コスパの良さでアジア圏に熱視線が送られるものの、英語圏への留学も相変わらず根強い人気がある。我が子になんとか英語力をと願う親の中には、学費コストを抑えるために親子で移住するという選択をする家庭が出てきている。

「家族で移住してしまえば、高校卒業まで学費はタダです」と説明するのは、ニュージーランド在住の猪飼志能さん(48)だ。16年4月、当時小学4年生に進級予定だった長女、小学校入学を控えた次女、3歳だった息子の3人の子どもを連れて東京から移住した。

 ニュージーランドは、留学生の受け入れを積極的に行ってきたことで知られている。「留学生」は公立でも現地の子どもの何十倍もの授業料を支払うことになっているが、「条件の揃ったビザを持つ家族の子ども」は自国の子どもと同じと見なされ、公立学校の場合は学費がほとんどかからない。

 移住にあたっては入念に戦略を立てた。まずは、親が学生ビザを取得、子どもはその帯同ビザで入国した。日本での仕事を辞めてきた夫は、語学学校に入学。一方の猪飼さんが選んだのは、大学ではなくパンや製菓の専門学校だ。「こちらで英語を教える仕事を見つけるのはハードルが高すぎます。当たり前ですが、みなさんネイティブですから」と話す。

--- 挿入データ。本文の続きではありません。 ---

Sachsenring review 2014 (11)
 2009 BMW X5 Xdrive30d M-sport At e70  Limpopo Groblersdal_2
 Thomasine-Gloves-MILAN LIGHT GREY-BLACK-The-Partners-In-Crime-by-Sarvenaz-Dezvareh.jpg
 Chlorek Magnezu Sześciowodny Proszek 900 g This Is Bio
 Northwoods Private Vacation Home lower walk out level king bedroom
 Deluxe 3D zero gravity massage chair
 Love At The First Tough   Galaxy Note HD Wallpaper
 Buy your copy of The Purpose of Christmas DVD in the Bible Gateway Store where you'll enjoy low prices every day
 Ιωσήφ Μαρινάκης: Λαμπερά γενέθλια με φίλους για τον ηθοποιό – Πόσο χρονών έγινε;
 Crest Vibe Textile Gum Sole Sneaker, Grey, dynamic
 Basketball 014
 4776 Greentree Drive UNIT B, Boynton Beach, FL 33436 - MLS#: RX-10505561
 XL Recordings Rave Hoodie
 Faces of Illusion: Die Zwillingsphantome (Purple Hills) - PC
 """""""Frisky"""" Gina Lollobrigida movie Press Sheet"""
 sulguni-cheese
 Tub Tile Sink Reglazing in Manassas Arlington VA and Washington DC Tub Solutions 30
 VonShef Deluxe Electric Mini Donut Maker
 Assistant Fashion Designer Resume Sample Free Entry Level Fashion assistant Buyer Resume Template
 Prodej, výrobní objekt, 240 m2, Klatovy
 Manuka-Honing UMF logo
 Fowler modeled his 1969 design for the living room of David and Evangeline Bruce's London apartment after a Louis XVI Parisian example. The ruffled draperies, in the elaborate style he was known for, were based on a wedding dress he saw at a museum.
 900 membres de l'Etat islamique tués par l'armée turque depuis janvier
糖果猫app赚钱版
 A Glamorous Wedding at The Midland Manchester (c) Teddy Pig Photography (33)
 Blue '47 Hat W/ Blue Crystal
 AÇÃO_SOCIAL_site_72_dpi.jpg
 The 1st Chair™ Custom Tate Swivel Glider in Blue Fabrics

 大学で英文学を学び、日本では英会話教室の講師をしていた猪飼さんは、すでに英語ができるため、夫が就労ビザを取得するよりも自分が仕事を見つけて申請する方が早いのではと考えたのだ。そこで、もともと好きだったパンやお菓子作りを現地での仕事に繋げようと思いつく。

塾代で悩む親いない

 専門学校に通いながら就職先を探し、ビザの発行が可能なカフェで働く道を切り開いた。今はハイティーを出すカフェでパティシエとして働いている。ビザは、就労ビザ、永住権と段階的に取得した。

 そのため、子どもたちの学費は全てタダ。生活費はかかるが、それは日本国内に暮らしていても同じことだ。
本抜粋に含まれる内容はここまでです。